Barnes–Jewish Hospital is the largest hospital in the St. Louis area and in the state of Missouri. It is the adult teaching hospital for Washington University School of Medicine and is one of three Level I trauma centers in St. Louis.

Barnes–Jewish was formed by the 1996 merger of two hospitals, Barnes Hospital and The Jewish Hospital of St. Louis. The current facility houses the Charles F. Knight Emergency and Trauma Center.

Barnes–Jewish Hospital also contains the Center for Advanced Medicine and the Alvin J. Siteman Cancer Center, a partnership between Barnes-Jewish Hospital and the Washington University School of Medicine. The Siteman Cancer Center is the only cancer center in Missouri that holds Comprehensive Cancer Center designation from the National Cancer Institute.

Barnes–Jewish Hospital has earned a place on U.S. News & World Reports Honor Roll several times. In 2012, the hospital was ranked 6th in the country by U.S. News & World Report. Barnes–Jewish Hospital received a 2-star rating from medicare in 2016.

===Alton Memorial Hospital===
Alton Memorial Hospital is a 206-bed hospital located in Alton, Illinois, serving the River Bend area of southwestern Illinois. The facility offers the area's only balloon angioplasty program, open MRI through Twin Rivers MRI Center, CT services, PET imaging, and nuclear medicine and other advanced medical imaging services, as well as cardiac and pulmonary rehabilitation. The hospital also operates a 24-hour emergency center and the region's only hospital-based ALS ambulance service.

Alton Memorial Hospital recently opened a new 76-bed patient care tower. The Duncan Wing houses the hospital's Surgical Care Unit (12 beds), Intermediate Care Unit (32 beds) and Medical Care Unit (32 beds). Six observation rooms also are available on the ground floor.
▬▬▬▬▬▬
§ **Aim of the exercise**
Write what comes next in the text about Barnes–Jewish Hospital and Alton Memorial Hospital, starting after its final sentence.
▬▬▬▬▬▬
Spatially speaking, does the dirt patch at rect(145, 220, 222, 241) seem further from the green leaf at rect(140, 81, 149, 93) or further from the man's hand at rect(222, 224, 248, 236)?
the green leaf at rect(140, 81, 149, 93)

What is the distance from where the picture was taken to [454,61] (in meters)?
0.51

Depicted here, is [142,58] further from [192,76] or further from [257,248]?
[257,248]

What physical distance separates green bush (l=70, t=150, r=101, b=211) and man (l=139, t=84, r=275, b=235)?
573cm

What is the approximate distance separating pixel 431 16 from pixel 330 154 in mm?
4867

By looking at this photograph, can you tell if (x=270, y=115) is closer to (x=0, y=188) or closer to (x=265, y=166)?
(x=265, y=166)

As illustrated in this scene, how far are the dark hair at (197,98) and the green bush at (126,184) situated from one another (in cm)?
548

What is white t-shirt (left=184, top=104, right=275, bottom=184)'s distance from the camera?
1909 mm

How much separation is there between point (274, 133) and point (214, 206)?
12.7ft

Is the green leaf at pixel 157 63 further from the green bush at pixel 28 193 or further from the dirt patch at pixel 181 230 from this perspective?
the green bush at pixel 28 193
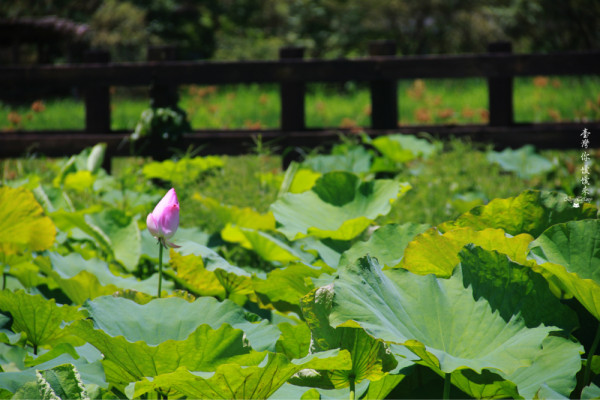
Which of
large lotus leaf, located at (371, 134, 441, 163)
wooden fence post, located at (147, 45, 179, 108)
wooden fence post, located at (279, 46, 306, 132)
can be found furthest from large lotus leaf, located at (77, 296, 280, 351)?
wooden fence post, located at (279, 46, 306, 132)

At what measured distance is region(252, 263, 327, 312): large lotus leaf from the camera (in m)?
1.02

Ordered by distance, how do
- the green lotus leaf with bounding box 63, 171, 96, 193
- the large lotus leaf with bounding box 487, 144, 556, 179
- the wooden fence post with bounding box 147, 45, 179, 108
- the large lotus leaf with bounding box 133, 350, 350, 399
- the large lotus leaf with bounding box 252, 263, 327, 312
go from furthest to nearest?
1. the wooden fence post with bounding box 147, 45, 179, 108
2. the large lotus leaf with bounding box 487, 144, 556, 179
3. the green lotus leaf with bounding box 63, 171, 96, 193
4. the large lotus leaf with bounding box 252, 263, 327, 312
5. the large lotus leaf with bounding box 133, 350, 350, 399

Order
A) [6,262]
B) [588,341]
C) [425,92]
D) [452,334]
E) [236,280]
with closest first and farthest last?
[452,334], [588,341], [236,280], [6,262], [425,92]

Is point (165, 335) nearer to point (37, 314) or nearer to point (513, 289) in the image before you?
point (37, 314)

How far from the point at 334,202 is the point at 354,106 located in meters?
6.79

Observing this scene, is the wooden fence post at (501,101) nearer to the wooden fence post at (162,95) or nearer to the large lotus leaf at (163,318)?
the wooden fence post at (162,95)

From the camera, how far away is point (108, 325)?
84 centimetres

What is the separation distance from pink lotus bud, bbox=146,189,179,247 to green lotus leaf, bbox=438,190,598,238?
1.25 ft

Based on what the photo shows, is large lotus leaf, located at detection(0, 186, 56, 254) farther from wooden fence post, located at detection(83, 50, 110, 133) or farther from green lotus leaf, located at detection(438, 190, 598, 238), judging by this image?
wooden fence post, located at detection(83, 50, 110, 133)

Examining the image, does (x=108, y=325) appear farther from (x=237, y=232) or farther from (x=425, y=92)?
(x=425, y=92)

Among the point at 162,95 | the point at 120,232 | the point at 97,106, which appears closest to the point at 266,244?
the point at 120,232

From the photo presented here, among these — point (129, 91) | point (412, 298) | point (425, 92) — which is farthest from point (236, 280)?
point (129, 91)

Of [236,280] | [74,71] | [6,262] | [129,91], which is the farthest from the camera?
[129,91]

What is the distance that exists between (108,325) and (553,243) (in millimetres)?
571
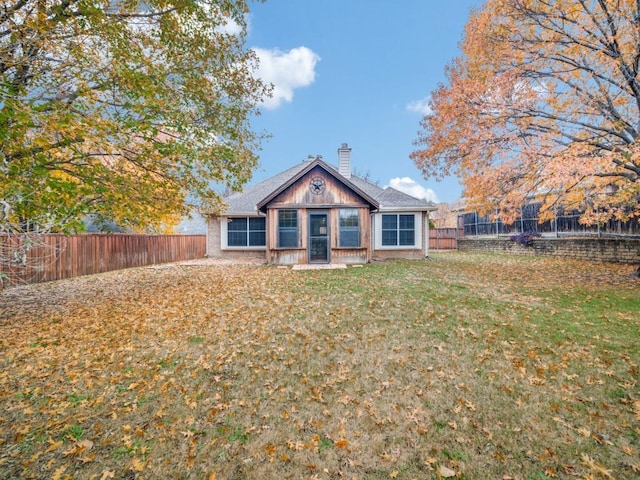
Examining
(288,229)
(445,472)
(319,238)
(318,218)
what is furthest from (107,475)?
(318,218)

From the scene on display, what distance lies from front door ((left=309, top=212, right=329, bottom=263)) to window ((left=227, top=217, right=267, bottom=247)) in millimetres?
4422

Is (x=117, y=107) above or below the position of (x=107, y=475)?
above

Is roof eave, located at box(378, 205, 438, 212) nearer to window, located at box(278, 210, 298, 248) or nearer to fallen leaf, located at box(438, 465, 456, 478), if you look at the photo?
window, located at box(278, 210, 298, 248)

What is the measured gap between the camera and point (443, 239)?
24.8m

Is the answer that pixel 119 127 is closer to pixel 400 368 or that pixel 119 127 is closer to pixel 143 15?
pixel 143 15

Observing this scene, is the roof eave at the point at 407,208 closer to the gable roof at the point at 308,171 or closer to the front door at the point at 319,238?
the gable roof at the point at 308,171

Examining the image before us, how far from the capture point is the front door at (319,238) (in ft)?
46.1

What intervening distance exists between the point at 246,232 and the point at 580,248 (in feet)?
58.0

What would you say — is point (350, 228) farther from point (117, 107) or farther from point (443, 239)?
point (443, 239)

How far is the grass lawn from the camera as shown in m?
2.59

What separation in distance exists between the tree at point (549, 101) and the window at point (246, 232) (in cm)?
1122

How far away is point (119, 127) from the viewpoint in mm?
5840

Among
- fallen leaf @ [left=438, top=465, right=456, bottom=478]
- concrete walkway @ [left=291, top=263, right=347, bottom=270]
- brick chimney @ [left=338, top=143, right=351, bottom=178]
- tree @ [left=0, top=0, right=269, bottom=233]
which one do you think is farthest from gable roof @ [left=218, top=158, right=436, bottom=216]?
fallen leaf @ [left=438, top=465, right=456, bottom=478]

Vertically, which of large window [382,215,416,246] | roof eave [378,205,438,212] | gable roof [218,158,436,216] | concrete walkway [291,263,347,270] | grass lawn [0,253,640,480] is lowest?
grass lawn [0,253,640,480]
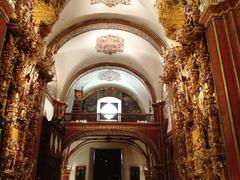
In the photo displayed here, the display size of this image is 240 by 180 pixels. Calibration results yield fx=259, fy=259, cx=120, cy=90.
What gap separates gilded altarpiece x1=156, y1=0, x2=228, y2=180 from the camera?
5.93 m

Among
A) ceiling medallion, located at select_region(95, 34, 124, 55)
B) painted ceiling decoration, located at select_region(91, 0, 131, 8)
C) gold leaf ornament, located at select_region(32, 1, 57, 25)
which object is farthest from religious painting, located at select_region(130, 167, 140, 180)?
gold leaf ornament, located at select_region(32, 1, 57, 25)

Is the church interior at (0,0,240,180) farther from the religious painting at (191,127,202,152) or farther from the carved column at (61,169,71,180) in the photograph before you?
the carved column at (61,169,71,180)

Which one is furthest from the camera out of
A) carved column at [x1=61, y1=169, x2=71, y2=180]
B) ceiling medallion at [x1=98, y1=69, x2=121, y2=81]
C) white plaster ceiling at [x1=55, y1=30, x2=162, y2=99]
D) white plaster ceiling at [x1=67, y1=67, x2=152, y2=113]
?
ceiling medallion at [x1=98, y1=69, x2=121, y2=81]

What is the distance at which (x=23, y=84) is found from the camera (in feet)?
24.8

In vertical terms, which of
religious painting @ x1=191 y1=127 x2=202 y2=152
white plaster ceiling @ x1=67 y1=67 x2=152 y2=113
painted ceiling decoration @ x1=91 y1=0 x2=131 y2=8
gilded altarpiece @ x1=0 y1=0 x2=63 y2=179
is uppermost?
painted ceiling decoration @ x1=91 y1=0 x2=131 y2=8

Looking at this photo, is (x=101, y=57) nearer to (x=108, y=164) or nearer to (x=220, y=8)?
(x=108, y=164)

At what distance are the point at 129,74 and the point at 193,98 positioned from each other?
9459 mm

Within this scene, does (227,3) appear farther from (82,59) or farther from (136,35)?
(82,59)

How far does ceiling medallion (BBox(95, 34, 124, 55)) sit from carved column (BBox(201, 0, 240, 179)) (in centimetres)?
799

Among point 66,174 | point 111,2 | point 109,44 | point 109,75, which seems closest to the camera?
point 111,2

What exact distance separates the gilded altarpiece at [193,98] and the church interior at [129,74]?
26 millimetres

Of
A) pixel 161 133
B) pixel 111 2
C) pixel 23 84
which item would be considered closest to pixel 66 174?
pixel 161 133

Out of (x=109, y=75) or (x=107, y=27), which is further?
▬▬▬▬▬▬
§ **Result of the task**
Alton Memorial Hospital was also a recipient of a 2009-2010 Hospital Value Index: Best in Value Award by a Data Advantage LLC study.

===Barnes–Jewish St. Peters Hospital===
Barnes–Jewish St. Peters Hospital (BJSPH) is a 111-bed facility in St. Peters that serves St. Charles, Lincoln and Warren counties. The hospital has a 16-bed emergency department, as well numerous other patient services, including cardiology and pulmonary services. In 2004, the hospital completed an $18.5 million expansion that included new cardiology and women's centers, in addition to the Outpatient Surgery and Endoscopy Center. Construction was also begun in 2008 on a two-story $28 million expansion project to add 64 additional patient rooms, a new inpatient pharmacy and medical office space to the facility.

Barnes–Jewish St. Peters also houses a satellite facility of the Alvin J. Siteman Cancer Center, which is a partnership between BJSPH and the Washington University School of Medicine. The hospital received a 2009 HealthGrades Outstanding Patient Experience Award for being in the top 10 percent in the nation for patient satisfaction.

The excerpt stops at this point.